The attorney general is also cautioning American business leaders against promoting policies favorable to Beijing.

Barr’s address at the Gerald R. Ford Presidential Museum is part of a full-court press by the Trump administration to outline what officials see as Beijing’s burgeoning economic threat to the U.S.

CHINA-BURGER KING

Burger King in China apologizes after state TV criticism

BEIJING (AP) — Burger King’s China unit has issued a public apology and promised to cooperate with a government investigation after state TV reported one of the U.S. fast food giant’s outlets used expired ingredients.

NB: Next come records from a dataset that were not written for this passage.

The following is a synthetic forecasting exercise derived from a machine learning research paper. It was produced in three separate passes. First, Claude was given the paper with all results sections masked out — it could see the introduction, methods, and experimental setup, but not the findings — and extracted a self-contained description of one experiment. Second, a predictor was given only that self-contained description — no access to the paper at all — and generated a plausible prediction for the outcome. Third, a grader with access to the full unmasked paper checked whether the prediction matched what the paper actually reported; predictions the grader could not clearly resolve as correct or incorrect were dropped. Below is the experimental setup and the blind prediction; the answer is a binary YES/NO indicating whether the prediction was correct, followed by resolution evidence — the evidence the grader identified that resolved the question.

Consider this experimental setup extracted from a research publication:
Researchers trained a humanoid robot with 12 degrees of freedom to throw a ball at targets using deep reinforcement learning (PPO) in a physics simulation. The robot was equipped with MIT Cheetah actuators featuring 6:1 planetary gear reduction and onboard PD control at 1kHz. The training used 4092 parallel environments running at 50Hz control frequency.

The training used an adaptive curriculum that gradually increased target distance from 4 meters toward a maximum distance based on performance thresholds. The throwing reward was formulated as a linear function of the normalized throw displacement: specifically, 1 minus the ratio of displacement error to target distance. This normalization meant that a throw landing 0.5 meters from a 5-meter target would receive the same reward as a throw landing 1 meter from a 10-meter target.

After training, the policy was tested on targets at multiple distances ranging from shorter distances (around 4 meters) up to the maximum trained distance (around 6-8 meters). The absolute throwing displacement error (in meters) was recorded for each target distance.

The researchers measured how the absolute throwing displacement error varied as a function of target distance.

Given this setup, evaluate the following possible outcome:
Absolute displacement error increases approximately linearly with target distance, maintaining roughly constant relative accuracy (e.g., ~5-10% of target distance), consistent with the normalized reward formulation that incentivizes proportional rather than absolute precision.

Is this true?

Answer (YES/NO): NO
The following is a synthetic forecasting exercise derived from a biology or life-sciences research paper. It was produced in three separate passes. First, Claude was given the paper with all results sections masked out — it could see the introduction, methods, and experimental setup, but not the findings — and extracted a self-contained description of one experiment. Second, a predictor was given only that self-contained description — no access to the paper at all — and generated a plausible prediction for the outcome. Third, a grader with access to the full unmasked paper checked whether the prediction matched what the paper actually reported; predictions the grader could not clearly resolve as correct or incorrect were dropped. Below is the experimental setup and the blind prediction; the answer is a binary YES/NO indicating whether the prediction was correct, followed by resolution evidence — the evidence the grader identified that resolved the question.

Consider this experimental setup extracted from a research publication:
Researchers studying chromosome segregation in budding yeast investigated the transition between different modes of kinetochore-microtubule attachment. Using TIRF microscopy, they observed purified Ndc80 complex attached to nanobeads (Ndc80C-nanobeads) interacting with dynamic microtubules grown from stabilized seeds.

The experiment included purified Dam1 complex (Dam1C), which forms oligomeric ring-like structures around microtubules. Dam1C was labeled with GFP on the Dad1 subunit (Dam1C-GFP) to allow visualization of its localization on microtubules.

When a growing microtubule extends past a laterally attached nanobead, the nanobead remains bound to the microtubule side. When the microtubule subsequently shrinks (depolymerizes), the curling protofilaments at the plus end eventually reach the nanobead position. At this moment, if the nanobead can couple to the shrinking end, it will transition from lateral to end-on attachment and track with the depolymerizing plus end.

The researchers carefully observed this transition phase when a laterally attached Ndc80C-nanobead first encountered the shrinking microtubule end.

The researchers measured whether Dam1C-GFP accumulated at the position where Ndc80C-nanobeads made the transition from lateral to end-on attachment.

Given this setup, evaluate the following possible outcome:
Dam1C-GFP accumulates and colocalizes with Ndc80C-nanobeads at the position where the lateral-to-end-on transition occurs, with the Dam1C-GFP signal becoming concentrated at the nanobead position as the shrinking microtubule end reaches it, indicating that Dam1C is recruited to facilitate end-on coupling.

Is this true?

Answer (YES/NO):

The Burger King restaurant in the southern city of Nanchang was criticized on an annual consumer protection program that in past years has highlighted complaints about foreign auto, smartphone and other brands.

State media said regulators in Nanchang, Beijing, Shanghai and other areas ordered inspections of Burger King outlets. Food safety is especially sensitive in China following a string of scandals over tainted, fake or shoddy milk, drugs and other products that injured or killed consumers.